* [DIRECTIVES]
A – In the kite photography interview, condense the paragraph beginning "In my opinion, kites are a fantastic target" into a short bulleted list that keeps its main facts.
B – Write the next part of the kite photography interview, picking up after its final question.

* [PAGE EXTRACT]
────────────────────────────────────────

Over time, however, I lost some interest in the photography because of the cost of film and developing, and that “must wait to see the results” game. When digital cameras first became affordable, it caught my interest – as a software engineer the techno-geek aspect fit me like a glove. I took the plunge on one of the first 2-megapixel Olympus cameras and enjoyed the instant feedback on my images. (Some of the photos in the gallery are from this camera.)

So you’ve been using cameras for a while now. When did you get interested in Kite photography itself, and how did that happen? Did anything in particular fuel your interest in “capturing” kites with a camera?

In my opinion, kites are a fantastic target for photographic artistry. There is such a huge variety of shapes, colors and activity with kites that photographers may never run out of new material to capture. My first efforts with photographing kites probably started at the Berkeley Kite Festival in 2003. My wife had a crafts booth at this event, and I usually go along to help with setup and takedown, and spend the rest of the time wandering around. I took a number of shots at this festival, and when I showed some of them to my wife, she insisted that I enter some in a local art show, which I reluctantly did. After her reaction and that of a few show attendees, I realized I had some talent in picking out interesting photo compositions.

So, did the Photography lead to your interest in Kiting, or is it the other way around? If you had to characterize yourself as a photographer, what would you call yourself?

I would say “other way around”. I had some interest in photography, and at the time, a lot more interest in kiting, but separately. Once I started shooting kites and felt artistically inspired, the two came together nicely.

I’d call myself a “burgeoning hack photographer.” I don’t really know how to explain it as such, I just see shapes, colors, and patterns – and want to capture those views. It turns out quite a few people loved some of my photos, so I’m inspired to keep going. As time goes on, I explore new ideas and techniques, shoot a lot of really bad shots and a few pretty good ones, and finally the proverbial “light in the refrigerator” comes on in my head – this is how that technique makes a fantastic photo!

Great! Now give us some insight on your own personal kiting interests… Are you an active dual-line pilot, for instance? Do you fly quad-liners or the big single-line kites too? How much of what you do with a camera stems from a desire to document your own kiting lifestyle? Or do you really see yourself strictly as a kite photographer who also happens to fly a little?

────────────────────────────────────────

[Excerpts of bounding box data]
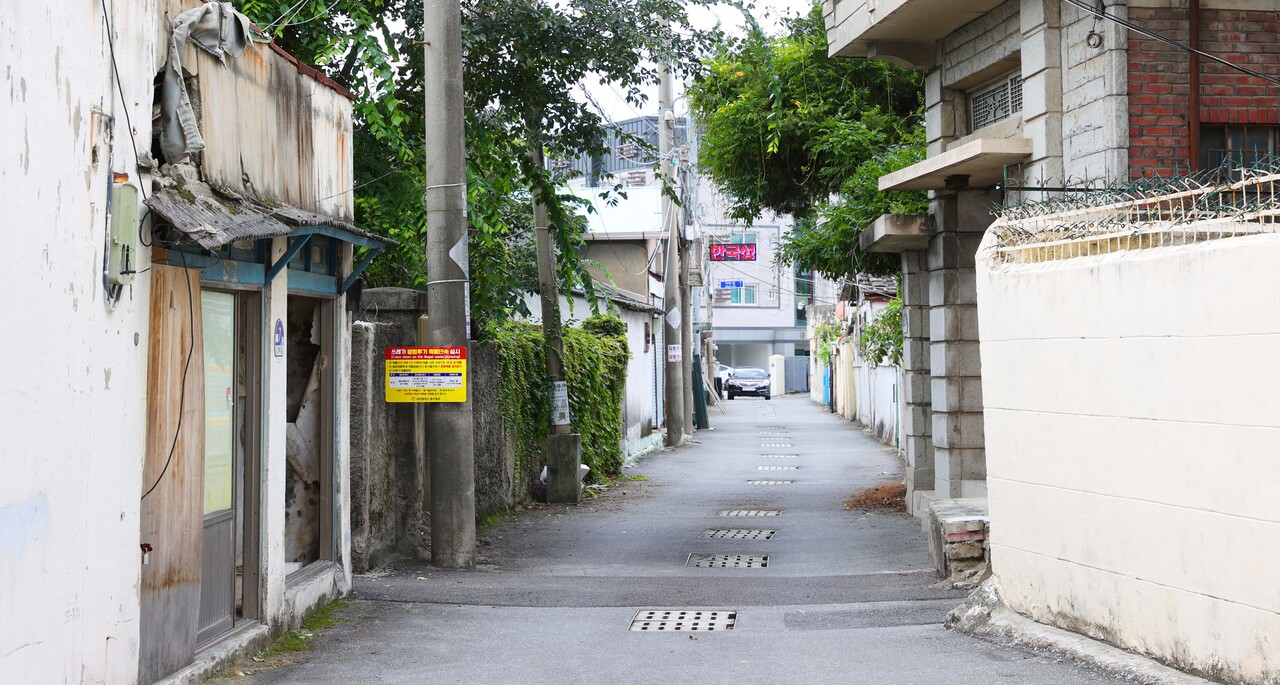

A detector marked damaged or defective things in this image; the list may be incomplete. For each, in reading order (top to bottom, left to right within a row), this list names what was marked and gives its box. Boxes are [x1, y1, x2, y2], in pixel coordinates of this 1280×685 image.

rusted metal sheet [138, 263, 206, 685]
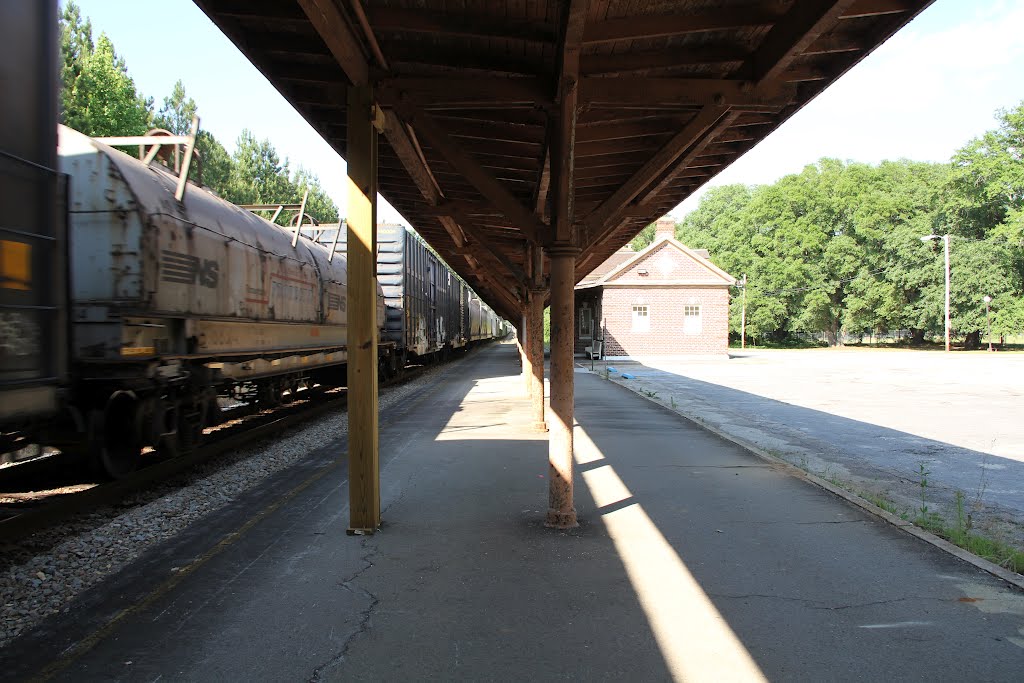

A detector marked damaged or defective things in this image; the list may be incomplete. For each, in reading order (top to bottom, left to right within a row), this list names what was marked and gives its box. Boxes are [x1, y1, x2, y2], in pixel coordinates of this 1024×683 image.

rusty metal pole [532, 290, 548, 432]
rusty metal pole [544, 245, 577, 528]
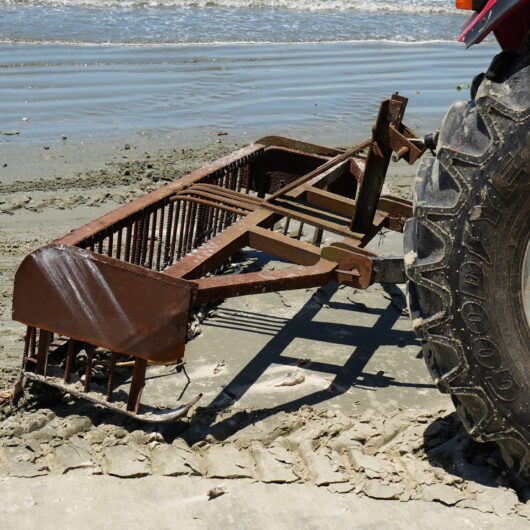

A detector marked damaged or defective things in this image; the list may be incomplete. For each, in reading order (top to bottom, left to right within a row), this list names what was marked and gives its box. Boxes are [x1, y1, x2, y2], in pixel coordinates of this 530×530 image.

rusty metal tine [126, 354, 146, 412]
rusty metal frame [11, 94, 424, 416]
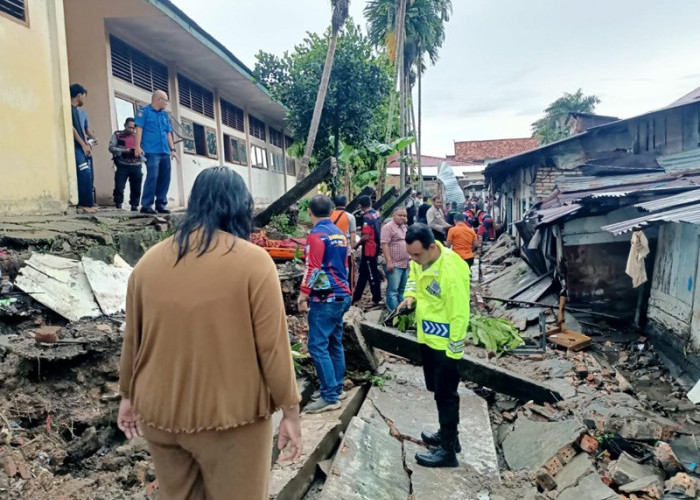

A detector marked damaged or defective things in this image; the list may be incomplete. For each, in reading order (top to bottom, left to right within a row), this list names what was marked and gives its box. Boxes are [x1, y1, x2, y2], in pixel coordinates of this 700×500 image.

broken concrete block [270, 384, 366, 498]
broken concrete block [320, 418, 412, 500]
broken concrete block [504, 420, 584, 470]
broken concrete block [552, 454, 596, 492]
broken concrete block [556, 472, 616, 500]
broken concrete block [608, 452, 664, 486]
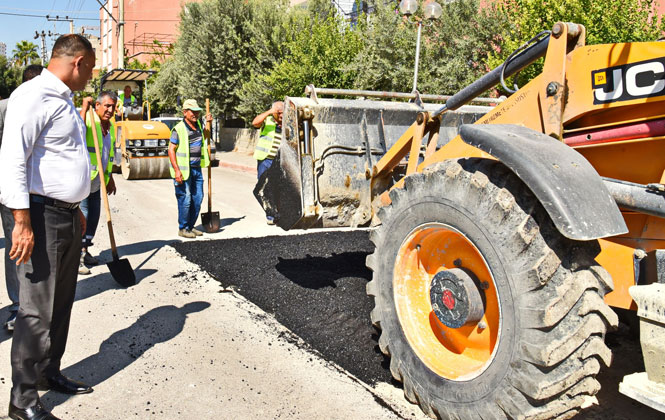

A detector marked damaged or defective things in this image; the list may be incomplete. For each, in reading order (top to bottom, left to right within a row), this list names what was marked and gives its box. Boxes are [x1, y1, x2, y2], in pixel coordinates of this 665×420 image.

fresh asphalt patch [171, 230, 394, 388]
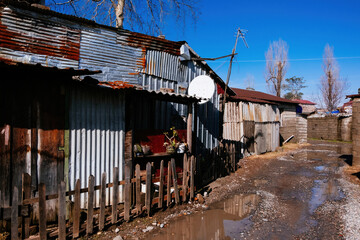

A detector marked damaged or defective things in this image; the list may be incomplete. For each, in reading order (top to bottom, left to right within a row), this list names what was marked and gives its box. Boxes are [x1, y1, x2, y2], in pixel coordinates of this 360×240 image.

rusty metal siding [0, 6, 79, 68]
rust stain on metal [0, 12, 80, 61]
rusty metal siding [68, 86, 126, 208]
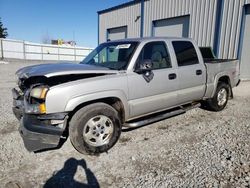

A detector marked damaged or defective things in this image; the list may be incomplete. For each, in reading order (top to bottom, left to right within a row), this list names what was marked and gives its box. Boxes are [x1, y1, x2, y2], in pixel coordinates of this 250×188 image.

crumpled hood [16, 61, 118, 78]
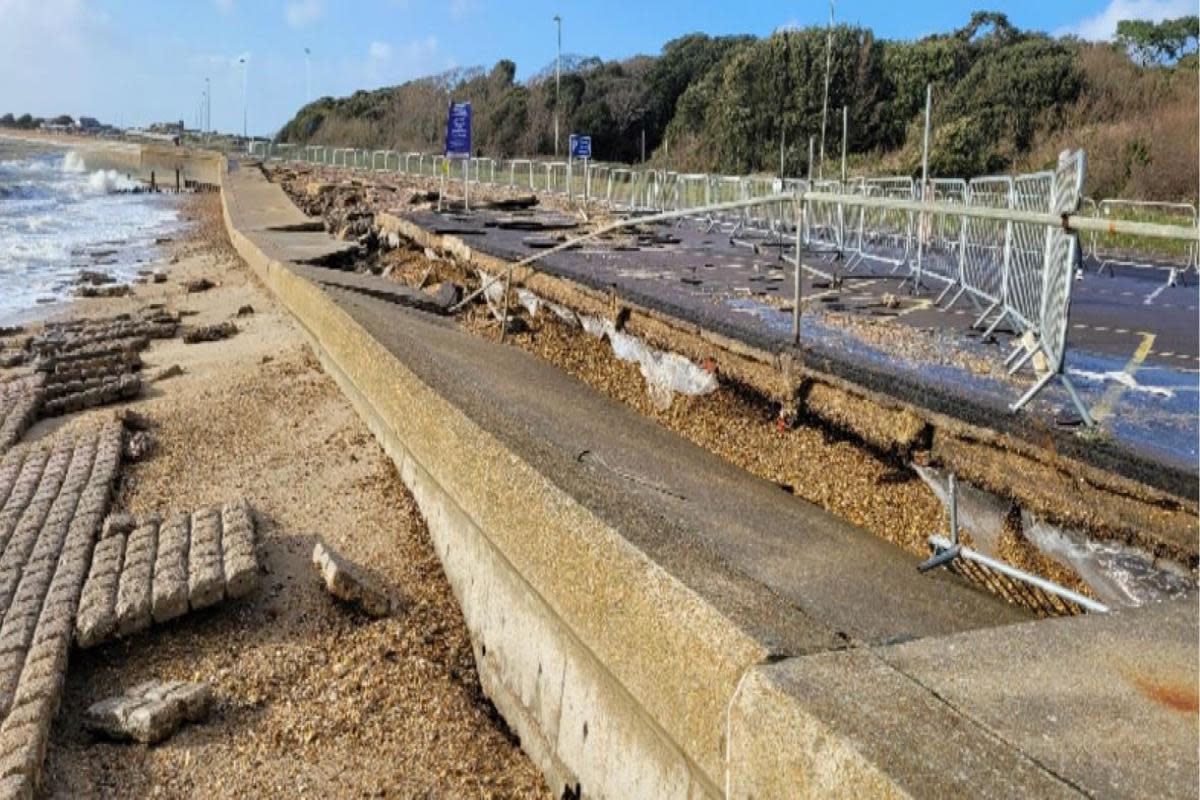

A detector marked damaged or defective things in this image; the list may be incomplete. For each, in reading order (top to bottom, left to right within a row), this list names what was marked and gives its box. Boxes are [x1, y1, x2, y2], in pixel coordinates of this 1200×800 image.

────────────────────────────────────────

* [RESPONSES BY TASK]
A –
- Kites offer a huge variety of shapes, colors and activity, so photographers may never run out of material.
- The speaker's first kite photographs probably date from the Berkeley Kite Festival in 2003.
- The speaker's wife had a crafts booth there. The speaker helped with setup and takedown and spent the rest of the time wandering around.
- At the wife's insistence, the speaker reluctantly entered some of the shots in a local art show.
- The reactions of the wife and a few attendees showed the speaker a talent for picking out interesting compositions.

B –
I’m an all-kinds type with kites. I’m mostly exploring freestyle dual-line kites so far, but I have a few smaller SLK’s I like to put up while flying multi-line kites, and I have a couple of Revolution’s and foil kites in the bag.. At the moment I’m biding my time with the quad-line kites while I explore dualies, but I intend to learn to fly quads well too – eventually.


As far as photography and kites in my life, I would say they’re actually separate. I like many other photographic subjects as well; since I’m active in the kite scene, there are many opportunities. But, if I see something that catches my eye in other activities of my life, I will often photograph it.

Interesting… Have you any formal study in Photography or Cinematography? And are you doing any “film” work, or is it all “digital?” If you’re shooting with film, are you doing your own darkroom work? And how much “post-processing” are you doing at the digital end of the game?

I haven’t had any formal training. I’m a “manual junkie” – I tend to read user’s manuals and photography books cover-to-cover, so you could consider me self-trained. As I mentioned before I did do some film work, but never tried my hand at developing. Once I started digital photography, I never looked back! Aside from an underwater disposable camera on vacation, I haven’t shot a roll of film in probably 10 years.


As far as post-processing – I try to go the old-school route of getting the best possible image right from the camera. I do, however, very much like the ability to fix shots that are good but for a bit of a problem, or to compensate for difficult conditions, such as poor lighting. But generally, other than crop, sharpening and maybe some color tweaking, most of my shots are straight from the camera.

Well, let’s get to these fascinating images we see in your gallery. Tell me a bit about them… What equipment are you using to shoot, and why?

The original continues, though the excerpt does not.